_Work instruction_
Type out every entry again, character for character.

..........

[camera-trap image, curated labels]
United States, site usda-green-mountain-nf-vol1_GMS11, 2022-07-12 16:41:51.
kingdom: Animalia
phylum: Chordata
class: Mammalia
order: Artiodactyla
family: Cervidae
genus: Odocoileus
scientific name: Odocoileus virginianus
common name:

..........

_Written solution_
[camera-trap image, curated labels]
United States, site usda-green-mountain-nf-vol1_GMS11, 2022-07-12 16:41:51.
kingdom: Animalia
phylum: Chordata
class: Mammalia
order: Artiodactyla
family: Cervidae
genus: Odocoileus
scientific name: Odocoileus virginianus
common name:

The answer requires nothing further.